Miftarian: Les États puissants qui ont parrainé le Tribunal spécial n'offrent pas de concurrence

Ehat Miftaraj de l'IKD '%a a déclaré que le Kosovo est le premier État à offrir des garanties pour la protection de la liberté des anciens dirigeants de l'UCK jugés à La Haye pour crimes de guerre. Miftaraj, par l'intermédiaire de «%Facebook», a fait valoir que les suspects de crimes de guerre ont coopéré avec la justice et, selon la loi sur les chambres [...]
Miftaraj, par l'intermédiaire de «%Facebook», a fait valoir que les suspects de crimes de guerre ont coopéré avec la justice et, en vertu de la loi sur les chambres spécialisées, ne devraient pas être maintenus en détention plus d'un an.
D'autre part, il a dit que les États développés qui soutiennent le Tribunal spécial ne peuvent pas fournir de garanties, car cela crée des préjugés pour l'intervention dans le processus judiciaire.
Affichage complet :
La troisième place à donner des garanties concernant les accusés à Hagge est le Kosovo, ou dit autrement est le premier pays par rapport à d'autres États.
Les États puissants qui ont été parrains et promoteurs du Tribunal spécial ne sont pas garantis, car ils peuvent être considérés comme lésés et une certaine forme d'intervention dans le processus judiciaire, parce que ce tribunal est entièrement financé par ces États, procureurs et juges viennent de ces pays.
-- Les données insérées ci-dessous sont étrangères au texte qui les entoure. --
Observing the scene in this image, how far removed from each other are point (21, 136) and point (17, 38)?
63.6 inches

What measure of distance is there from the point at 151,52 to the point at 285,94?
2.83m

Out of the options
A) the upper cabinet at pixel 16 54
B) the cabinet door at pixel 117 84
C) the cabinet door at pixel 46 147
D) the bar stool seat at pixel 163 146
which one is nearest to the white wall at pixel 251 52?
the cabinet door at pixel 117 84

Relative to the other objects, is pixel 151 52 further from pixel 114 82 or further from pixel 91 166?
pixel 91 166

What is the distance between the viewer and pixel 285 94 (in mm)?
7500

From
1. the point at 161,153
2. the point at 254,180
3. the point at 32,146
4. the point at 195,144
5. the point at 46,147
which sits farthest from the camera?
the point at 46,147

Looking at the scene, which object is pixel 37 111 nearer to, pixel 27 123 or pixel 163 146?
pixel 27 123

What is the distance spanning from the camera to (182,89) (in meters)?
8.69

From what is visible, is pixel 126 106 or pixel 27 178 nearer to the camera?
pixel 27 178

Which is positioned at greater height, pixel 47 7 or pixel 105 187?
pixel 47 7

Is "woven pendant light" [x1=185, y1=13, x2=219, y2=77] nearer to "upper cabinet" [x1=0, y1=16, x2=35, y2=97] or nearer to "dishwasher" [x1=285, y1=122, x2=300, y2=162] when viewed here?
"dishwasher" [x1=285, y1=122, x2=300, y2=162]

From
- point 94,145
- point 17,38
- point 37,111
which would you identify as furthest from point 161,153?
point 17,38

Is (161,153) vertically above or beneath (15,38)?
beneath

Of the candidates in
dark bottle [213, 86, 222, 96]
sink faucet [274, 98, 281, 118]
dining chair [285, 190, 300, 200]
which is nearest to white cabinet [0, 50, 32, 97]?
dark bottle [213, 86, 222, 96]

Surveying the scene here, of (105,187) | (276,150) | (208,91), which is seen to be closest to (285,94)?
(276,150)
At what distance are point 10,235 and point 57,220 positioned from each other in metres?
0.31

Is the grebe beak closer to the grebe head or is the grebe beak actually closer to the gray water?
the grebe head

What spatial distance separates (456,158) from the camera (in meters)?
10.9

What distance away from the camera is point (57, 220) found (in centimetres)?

Les États démocratiques attachent de l'importance non seulement à l'indépendance en droit et en procédure, mais aussi à l'apparence et à la perception du public.
Tous les accusés à Hagge (ils ne parlent pas de ceux qui sont accusés d'entraver la justice) ont été extrêmement coopératifs, et sur la base de la pratique, la loi sur les salles spécialisées et la réglementation nationale ne devrait pas être maintenue en détention plus d'un an.
Dans le pire des cas, avec ou sans concurrence du Kosovo ou d'un pays tiers, le procès est transmis à l'accusation sera protégé dans la liberté. En particulier, cette mesure peut changer si elle ne respecte pas les mesures et restrictions que les tribunaux peuvent définir.
Il n'y a aucune raison qu'un procès équitable visant à promouvoir les droits et les libertés des prévenus maintienne l'accusé en détention pendant cinq ans tant qu'il est prévu d'étendre le procès au premier degré.